Essentially, the boundaries of security auditing and the rigidity of regulatory compliance are continuously eroding the two core assumptions on which DeFi stands—"code is law" and "permissionless freedom."

Today, users bear higher technical risks than in traditional finance but may not gain more freedom than in traditional finance. This is precisely why many market participants are confused today. They find that DeFi is neither as secure as banks nor as completely open as initially promised.

When a system simultaneously loses both security premiums and freedom premiums, its growth logic will naturally be challenged. Therefore, the question may not be "Did hackers and regulators destroy DeFi?"

More accurately, hackers and regulators have simply forced the industry to confront reality. Hackers have made people realize that code does not inherently create trust; regulators have made people aware that the on-chain world has never operated as a parallel universe detached from the real world.

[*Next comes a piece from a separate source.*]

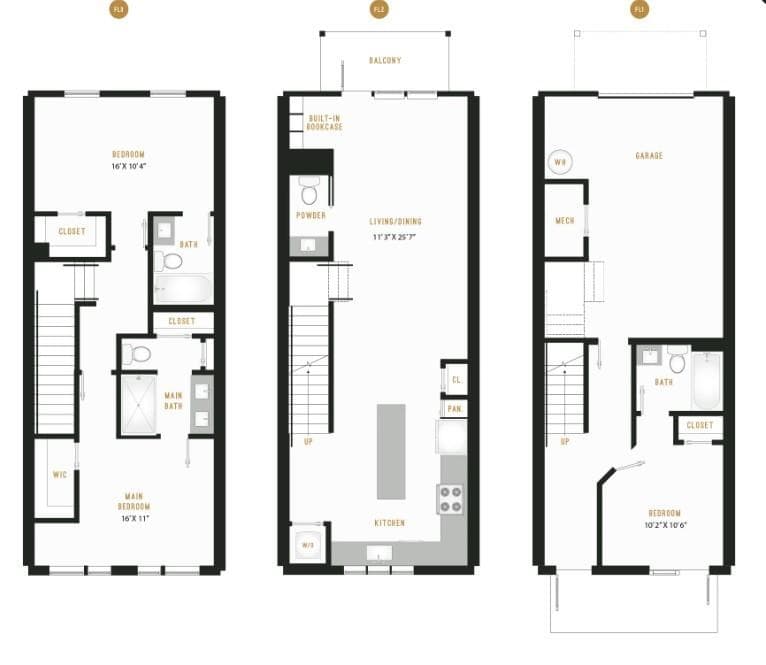 3 bedroom, 4 bathroom, 1,481 sq ft apartment for rent at 72 Milton Avenue 301, Atlanta, GA 30315 for $2,905 a month — photo 10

This does not mean the failure of DeFi. On the contrary, it signifies that this experiment is transitioning from an idealistic phase to a realist phase.

DeFi is not being destroyed by hackers, nor by the net of regulation. It is being redefined by the survival laws shaped by both: in the future, DeFi must either move towards stricter industry self-regulation and compliance frameworks, forced to compromise on decentralization principles; or gradually lose market confidence in the ongoing imbalance of offense and defense, leading to long-term marginalization.